Are you still stuck on what to wear for Halloween? I’ve spent months doing research on the best costume ideas involving your favorite Cardinals.
While other guys are wasting countless dollars on Darth Vader or The Hulk costumes, most of these are friendly on your wallet, and will attract more skanks at the party than anyone else in attendance.
Unless the real Rick Ankiel is there. In that case, turn around and go somewhere else.
Here are my recommendations:
Keith Hernandez - All you need is a mustache. The ladies will follow. Actually that’s the rule of thumb for any mustache, but associating yourself with Keith Hernandez will get you the hottest tail in a 25-mile radius.
Chris Duncan - I’ve posted the Duncan humping-the-trophy picture about five weeks in a row, so I’ll knock it off at least for one week. A few tips: don’t shower or shave for a couple weeks, buy a case of Skoal, say “fuck” at least once every three words, and hump everything in sight. Everything. And for good measure, take home a plumper or two for the full experience.
Note: the real Chris Duncan will probably show up to your party for a couple cans of Colt .45.
Brad Thompson - You’ll have to have your little brother play the role of Brad Thompson. The key to this one is being able to lug around a cardboard short bus all night. There are many more jokes here, but moral of the story is that this is how you win the “Most Insensitive Costume” award (unless you want to go all-in with Josh Hancock, but even I’m not that big of a jerk; proceed with caution there).
Rick Croushore - This one is going back a ways, but it is easily the simplest and most underrated costume on the list. All you need to wear is a cut-off sleeve shirt, and a goatee is recommended. After that just walk around cursing at everyone and you’re good to go.
Dan McLaughlin - Go buy a cheerleader outfit (too easy of a cheap shot; though I will admit Danny Mac is getting better in his homerism). Also talk about Auto Tire, Hot Shots, Helitech, and his 700 other endorsed products.
Al Hrabosky (1979) - This Hrabosky entry takes a little more planning. For the 1979 version, you’ll need a lot of hair from your local wig shop (assuming you’re doing this on the fly and haven’t been able to grow your hair out for ten months). The Fu Manchu is mandatory, unless you decide to go for the full beard. Like Rick Croushore, feel free to pace around the room, cursing at everything in sight. Don’t worry about offending anyone, even your grandma will appreciate this because of the “nice young man” that Hrabosky will turn into.
Al Hrabosky (current) - Only a year or two ago, Hungo was sporting the Kenny Rogers Jackass look, but this year he went with a more clean-cut hairstyle, and grew out his beard late in the season. Whatever facial hair you go with is fine, but be sure to tell everyone about how much ass you kicked back in the glory days of 1979. Also make sure you find the guy dressed as McLaughlin so you can tell him you probably banged his mother three times a week from 1970-1977.
Jack Clark/Danny Cox (current) - Harrah’s has a huge buffet for you to wreck.

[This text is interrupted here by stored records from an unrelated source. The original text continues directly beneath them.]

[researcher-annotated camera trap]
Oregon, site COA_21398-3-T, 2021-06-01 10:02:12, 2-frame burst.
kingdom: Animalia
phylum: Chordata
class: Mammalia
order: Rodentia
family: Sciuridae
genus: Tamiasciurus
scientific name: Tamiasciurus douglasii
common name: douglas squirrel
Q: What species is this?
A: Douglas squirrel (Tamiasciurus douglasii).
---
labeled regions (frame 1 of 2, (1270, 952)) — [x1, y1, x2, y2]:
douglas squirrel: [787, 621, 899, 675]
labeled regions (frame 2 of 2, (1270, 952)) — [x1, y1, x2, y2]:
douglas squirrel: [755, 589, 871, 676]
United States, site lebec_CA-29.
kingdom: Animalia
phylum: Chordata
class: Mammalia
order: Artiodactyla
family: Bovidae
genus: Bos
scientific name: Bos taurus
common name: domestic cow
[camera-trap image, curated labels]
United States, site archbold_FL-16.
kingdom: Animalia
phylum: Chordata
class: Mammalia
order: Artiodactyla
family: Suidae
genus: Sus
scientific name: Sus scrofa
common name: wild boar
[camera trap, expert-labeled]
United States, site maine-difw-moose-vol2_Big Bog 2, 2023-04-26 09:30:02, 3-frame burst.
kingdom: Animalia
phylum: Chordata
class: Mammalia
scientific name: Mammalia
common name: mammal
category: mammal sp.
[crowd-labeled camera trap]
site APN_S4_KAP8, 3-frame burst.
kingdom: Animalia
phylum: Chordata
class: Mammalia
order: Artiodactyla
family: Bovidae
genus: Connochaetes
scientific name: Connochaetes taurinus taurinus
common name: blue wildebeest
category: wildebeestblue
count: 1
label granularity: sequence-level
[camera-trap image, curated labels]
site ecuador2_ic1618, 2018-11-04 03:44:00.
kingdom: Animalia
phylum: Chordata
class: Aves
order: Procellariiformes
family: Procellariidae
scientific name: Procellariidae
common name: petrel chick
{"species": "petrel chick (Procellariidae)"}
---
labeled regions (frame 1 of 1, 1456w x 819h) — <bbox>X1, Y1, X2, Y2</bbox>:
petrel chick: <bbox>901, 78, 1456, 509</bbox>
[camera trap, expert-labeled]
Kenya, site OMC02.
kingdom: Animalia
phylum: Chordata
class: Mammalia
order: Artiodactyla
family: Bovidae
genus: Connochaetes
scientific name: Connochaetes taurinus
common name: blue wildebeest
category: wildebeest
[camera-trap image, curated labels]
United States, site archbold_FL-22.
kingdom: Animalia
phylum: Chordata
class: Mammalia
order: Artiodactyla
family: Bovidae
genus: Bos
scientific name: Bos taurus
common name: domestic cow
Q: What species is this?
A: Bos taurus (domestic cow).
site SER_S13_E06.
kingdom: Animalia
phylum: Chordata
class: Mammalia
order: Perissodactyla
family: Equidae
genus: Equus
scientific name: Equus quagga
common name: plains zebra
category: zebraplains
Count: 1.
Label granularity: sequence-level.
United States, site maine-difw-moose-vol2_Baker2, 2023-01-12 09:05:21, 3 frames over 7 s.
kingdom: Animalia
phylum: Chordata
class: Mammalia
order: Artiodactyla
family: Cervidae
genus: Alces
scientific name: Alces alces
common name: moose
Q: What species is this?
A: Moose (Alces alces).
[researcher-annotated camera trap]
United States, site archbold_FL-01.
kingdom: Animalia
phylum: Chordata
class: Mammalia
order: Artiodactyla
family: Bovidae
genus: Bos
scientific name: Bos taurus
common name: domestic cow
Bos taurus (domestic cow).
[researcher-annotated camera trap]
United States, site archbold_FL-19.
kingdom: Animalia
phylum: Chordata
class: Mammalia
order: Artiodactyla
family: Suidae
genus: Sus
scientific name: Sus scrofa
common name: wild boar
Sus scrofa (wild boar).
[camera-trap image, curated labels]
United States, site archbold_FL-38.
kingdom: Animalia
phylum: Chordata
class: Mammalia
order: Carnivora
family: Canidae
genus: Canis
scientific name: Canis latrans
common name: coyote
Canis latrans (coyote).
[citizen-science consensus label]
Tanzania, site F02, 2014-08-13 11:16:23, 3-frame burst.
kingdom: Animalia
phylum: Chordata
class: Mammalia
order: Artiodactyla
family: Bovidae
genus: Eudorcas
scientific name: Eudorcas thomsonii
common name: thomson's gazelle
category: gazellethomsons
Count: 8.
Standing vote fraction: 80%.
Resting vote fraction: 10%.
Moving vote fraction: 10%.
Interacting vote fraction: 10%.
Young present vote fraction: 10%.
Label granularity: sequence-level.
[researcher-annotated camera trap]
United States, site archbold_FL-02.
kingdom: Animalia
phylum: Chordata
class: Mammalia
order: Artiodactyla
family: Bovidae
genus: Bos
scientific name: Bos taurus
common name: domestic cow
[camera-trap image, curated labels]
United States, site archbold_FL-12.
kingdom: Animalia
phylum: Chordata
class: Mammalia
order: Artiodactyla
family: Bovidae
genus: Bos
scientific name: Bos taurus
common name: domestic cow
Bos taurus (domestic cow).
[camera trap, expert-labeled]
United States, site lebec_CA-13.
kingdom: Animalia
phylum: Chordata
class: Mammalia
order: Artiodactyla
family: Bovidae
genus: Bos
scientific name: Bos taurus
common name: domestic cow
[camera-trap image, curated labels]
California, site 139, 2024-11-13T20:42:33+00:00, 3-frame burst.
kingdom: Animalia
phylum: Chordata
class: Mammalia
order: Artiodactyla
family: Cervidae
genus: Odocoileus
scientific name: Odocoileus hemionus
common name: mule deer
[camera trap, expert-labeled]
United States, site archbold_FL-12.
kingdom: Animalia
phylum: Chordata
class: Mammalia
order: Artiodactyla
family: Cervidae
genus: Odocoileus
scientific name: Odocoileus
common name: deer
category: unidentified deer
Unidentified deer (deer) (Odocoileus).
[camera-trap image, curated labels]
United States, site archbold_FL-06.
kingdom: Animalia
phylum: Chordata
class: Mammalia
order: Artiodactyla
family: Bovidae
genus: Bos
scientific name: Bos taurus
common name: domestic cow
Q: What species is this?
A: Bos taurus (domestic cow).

Even better, on Friday nights they do the all you can eat filet mignon, so be sure to stock up on about seven of those and you’ll be on your way. If you’re not hardcore enough to add 150 pounds in the next two days, just go buy one of those inflatable sumo costumes.
So there you go. Have fun at your parties and be sure to hit on the slutty nurse or slutty pirate this weekend. They made the extra effort to be attention whores, the least you could do is pretend like you care about their blossoming career in marketing until the “boots that come with the costume” come off.